The old joke in government circles is that it is silly to call a process, or an agency, “emergency management,” because, if it can be managed, it isn’t an emergency.
Still, that’s what government is there for and, in the way the highest levels of Utah government have managed the coronavirus emergency, there are signs of arrogance and bad judgment that need to be thoroughly examined so we can take away some useful lessons for the next time.
And there will be a next time.
Things are certainly not as bad as they could have been.
State and local government, especially in the population centers where COVID-19 first reared its viral head, have moved to stop the spread and bend the curve through stay-at-home orders, closing schools, canceling mass events and rolling out testing. Gov. Gary Herbert’s task force came up with a reasonable set of measures to help determine when and where those limits might be eased.

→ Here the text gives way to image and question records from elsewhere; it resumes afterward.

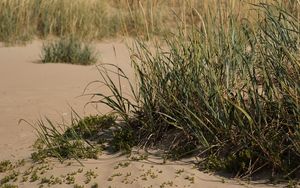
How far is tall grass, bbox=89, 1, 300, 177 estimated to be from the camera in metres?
4.23

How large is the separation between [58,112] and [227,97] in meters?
2.94

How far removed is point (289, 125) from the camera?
4.11 meters

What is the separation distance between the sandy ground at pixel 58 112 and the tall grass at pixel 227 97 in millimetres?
256

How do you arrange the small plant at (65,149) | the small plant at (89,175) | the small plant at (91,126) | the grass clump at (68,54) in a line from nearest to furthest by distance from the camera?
1. the small plant at (89,175)
2. the small plant at (65,149)
3. the small plant at (91,126)
4. the grass clump at (68,54)

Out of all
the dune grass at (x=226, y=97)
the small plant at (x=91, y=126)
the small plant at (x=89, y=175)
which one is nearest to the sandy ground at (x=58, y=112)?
the small plant at (x=89, y=175)

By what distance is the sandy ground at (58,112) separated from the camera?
4363 mm

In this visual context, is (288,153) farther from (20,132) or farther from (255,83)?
(20,132)

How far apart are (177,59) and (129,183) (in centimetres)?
136

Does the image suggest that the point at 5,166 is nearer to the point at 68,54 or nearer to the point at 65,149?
the point at 65,149

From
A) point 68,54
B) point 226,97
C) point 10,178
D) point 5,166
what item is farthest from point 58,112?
point 68,54

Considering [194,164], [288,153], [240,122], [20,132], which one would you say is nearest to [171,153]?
[194,164]

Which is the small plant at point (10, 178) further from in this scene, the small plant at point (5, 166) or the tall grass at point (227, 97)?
the tall grass at point (227, 97)

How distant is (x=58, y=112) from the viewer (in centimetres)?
691

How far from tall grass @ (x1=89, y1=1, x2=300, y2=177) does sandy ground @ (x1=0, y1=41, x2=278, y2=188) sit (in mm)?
256
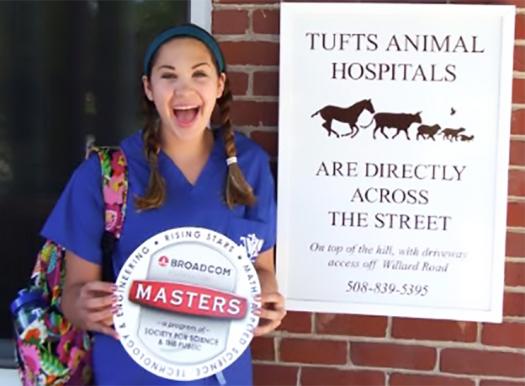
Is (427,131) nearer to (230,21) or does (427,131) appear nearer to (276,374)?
(230,21)

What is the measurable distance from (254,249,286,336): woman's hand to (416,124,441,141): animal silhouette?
0.58m

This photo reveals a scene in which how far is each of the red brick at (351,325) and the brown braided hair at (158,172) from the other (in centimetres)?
60

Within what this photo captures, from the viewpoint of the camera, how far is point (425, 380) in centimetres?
290

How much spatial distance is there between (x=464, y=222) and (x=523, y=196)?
195 millimetres

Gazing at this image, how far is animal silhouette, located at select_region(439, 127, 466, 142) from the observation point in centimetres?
274

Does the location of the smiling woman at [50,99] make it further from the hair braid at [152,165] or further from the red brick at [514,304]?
the red brick at [514,304]

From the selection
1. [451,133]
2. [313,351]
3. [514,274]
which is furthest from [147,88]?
[514,274]

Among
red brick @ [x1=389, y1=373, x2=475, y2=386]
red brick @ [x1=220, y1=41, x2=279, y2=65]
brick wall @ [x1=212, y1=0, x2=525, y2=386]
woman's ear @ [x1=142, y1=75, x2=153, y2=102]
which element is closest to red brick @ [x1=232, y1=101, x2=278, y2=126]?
brick wall @ [x1=212, y1=0, x2=525, y2=386]

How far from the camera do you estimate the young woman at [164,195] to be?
2.36 m

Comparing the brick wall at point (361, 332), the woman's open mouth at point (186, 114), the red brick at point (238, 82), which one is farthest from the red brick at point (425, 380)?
the woman's open mouth at point (186, 114)

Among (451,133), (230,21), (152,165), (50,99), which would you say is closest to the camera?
(152,165)

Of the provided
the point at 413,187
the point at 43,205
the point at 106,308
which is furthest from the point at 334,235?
the point at 43,205

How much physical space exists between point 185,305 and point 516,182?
3.49ft

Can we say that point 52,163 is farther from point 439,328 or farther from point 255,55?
point 439,328
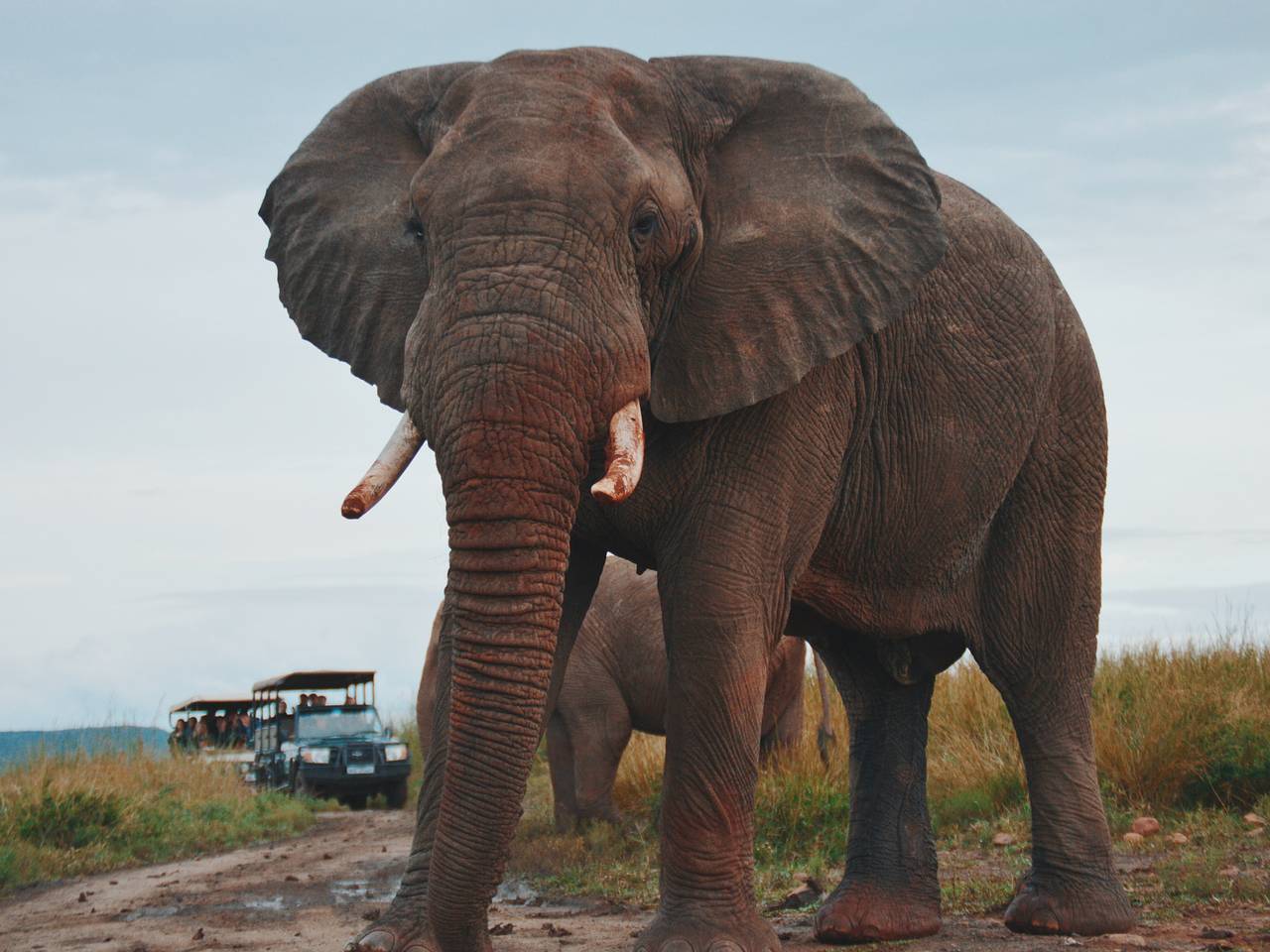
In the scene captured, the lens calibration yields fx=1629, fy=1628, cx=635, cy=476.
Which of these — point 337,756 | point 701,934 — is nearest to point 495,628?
point 701,934

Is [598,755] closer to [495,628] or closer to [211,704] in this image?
[495,628]

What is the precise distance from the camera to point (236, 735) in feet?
117

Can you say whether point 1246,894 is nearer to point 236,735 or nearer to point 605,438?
point 605,438

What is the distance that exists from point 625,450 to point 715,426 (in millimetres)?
879

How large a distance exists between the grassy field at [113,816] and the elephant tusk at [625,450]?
7.59m

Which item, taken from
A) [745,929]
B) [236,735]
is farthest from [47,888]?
[236,735]

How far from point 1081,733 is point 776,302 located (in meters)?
3.10

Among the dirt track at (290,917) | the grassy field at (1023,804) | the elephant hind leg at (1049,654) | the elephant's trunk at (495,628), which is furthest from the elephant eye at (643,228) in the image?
the grassy field at (1023,804)

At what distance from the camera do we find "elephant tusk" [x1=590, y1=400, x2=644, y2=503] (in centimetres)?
479

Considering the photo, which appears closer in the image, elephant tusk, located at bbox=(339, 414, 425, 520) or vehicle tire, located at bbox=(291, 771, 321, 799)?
elephant tusk, located at bbox=(339, 414, 425, 520)

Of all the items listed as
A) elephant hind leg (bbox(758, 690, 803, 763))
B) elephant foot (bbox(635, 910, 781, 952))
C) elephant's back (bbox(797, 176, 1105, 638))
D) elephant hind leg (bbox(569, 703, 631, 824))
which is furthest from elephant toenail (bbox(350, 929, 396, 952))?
elephant hind leg (bbox(758, 690, 803, 763))

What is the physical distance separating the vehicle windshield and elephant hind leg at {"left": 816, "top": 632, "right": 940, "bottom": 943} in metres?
16.6

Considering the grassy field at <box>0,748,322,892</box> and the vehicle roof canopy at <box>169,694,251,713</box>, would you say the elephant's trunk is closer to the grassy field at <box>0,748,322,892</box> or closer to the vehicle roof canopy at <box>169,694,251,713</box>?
the grassy field at <box>0,748,322,892</box>

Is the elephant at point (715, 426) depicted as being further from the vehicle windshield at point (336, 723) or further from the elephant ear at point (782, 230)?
the vehicle windshield at point (336, 723)
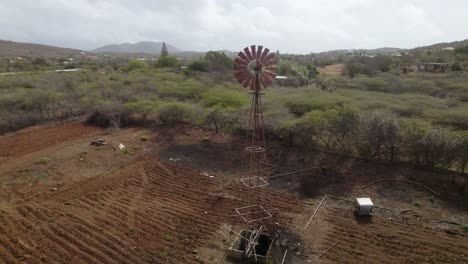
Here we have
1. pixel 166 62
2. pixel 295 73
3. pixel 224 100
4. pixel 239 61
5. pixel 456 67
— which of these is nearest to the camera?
pixel 239 61

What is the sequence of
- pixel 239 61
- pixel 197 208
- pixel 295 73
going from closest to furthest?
pixel 239 61 → pixel 197 208 → pixel 295 73

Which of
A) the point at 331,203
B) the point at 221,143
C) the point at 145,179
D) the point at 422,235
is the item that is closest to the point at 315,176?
the point at 331,203

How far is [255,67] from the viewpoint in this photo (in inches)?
276

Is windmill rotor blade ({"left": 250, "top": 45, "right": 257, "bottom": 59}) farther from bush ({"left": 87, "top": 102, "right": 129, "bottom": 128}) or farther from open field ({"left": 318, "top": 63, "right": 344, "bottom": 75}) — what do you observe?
open field ({"left": 318, "top": 63, "right": 344, "bottom": 75})

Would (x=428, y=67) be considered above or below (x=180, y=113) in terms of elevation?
above

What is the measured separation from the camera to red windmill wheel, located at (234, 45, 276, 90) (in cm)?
698

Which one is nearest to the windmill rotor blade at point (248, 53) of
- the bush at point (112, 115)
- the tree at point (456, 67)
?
the bush at point (112, 115)

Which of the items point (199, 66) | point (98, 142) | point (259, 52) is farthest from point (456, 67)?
point (98, 142)

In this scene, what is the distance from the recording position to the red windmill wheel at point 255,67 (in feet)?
22.9

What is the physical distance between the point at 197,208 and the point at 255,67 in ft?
14.5

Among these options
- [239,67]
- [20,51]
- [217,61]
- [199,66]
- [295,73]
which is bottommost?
[239,67]

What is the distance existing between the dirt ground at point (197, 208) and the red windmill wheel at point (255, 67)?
3797 mm

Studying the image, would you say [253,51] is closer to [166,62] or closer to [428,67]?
[166,62]

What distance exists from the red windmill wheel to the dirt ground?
380 cm
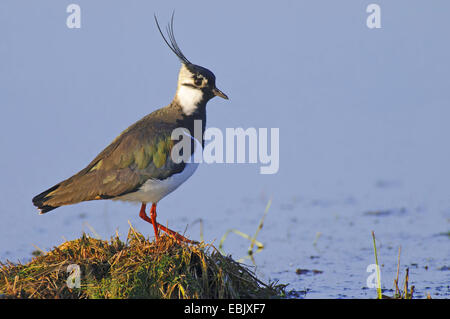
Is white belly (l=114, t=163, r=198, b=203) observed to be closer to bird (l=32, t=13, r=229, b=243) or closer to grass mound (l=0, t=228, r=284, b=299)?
bird (l=32, t=13, r=229, b=243)

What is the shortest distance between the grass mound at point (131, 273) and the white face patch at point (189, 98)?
152cm

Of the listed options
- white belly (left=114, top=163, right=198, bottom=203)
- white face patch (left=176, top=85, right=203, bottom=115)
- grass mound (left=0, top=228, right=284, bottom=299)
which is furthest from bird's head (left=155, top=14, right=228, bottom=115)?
grass mound (left=0, top=228, right=284, bottom=299)

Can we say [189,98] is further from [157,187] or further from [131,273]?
[131,273]

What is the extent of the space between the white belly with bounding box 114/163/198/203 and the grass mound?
707mm

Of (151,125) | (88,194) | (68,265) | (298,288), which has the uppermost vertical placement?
(151,125)

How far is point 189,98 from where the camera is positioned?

Utah has not crashed its medical infrastructure which, in all places, has been the greatest fear.
Still, all the success, and good luck, accompanying Utah’s coronavirus story have been dogged throughout by a series of events that suggests a state caught flat-footed and an administration far too eager to embrace snake-oil cures and shoddy practices that opened the door, and the state’s coffers, to people and organizations that may have been trusted far more than they should have been.
Clearly, state officials were too trusting of rumors that a particular drug, long used to treat malaria and lupus, might be a cure for coronavirus symptoms. Far too trusting, especially in view of the fact that the primary proponent of using hydroxychloroquine and related compounds for this off-label purpose is a federal chief executive who lies as easily as most people breathe.
Despite the denials of many involved, reporting by The Salt Lake Tribune has made it apparent that a prime motivation for the initially volunteer effort that came to be known as TestUtah.com was to promote as a treatment for coronavirus a medicine that one Utah businessman who was involved was also busy cornering the market on.
Someone at the state, we are still not sure who, ordered $800,000 worth of the stuff, even as the Legislature earmarked another $8 million for further supplies. All that has since been canceled, wisely, in light of evidence that hydroxychloroquine not only does not treat coronavirus, it also has potentially deadly side-effects.
Meanwhile, TestUtah.com shifted from a philanthropic quest to a multi-million-dollar cash cow for its creators, not only here but, also through questionably no-bid contracts, Nebraska and Iowa — where officials apparently trusted the fact that the program had been implemented in Utah as evidence that it worked.
Now there are legitimate concerns that the TestUtah process is not as reliable as other testing regimes, a concern only deepened by the fact that TestUtah has declined to participate in a state evaluation of all such testing programs.
This is not Utah’s darkest winter. But it has not exactly been its finest hour, either.
In times of crisis, a state must be able to act quickly and with a minimum of bureaucratic bother. But it must also act wisely and put its faith in experts who are in positions of public trust, not, or not only, in fast-talking PowerPoint presenters.
Examinations by State Auditor John Dougall and the Legislature are warranted and planned. A system by which the state pre-qualifies vendors, takes bids, stockpiles equipment and otherwise plans and buys ahead must be created.
The point is not just to save money, as important as that is. It is to save lives. And it will be that much more difficult for the state to do that essential job if the people don’t have faith that its decisions and pronouncements are straight and honest.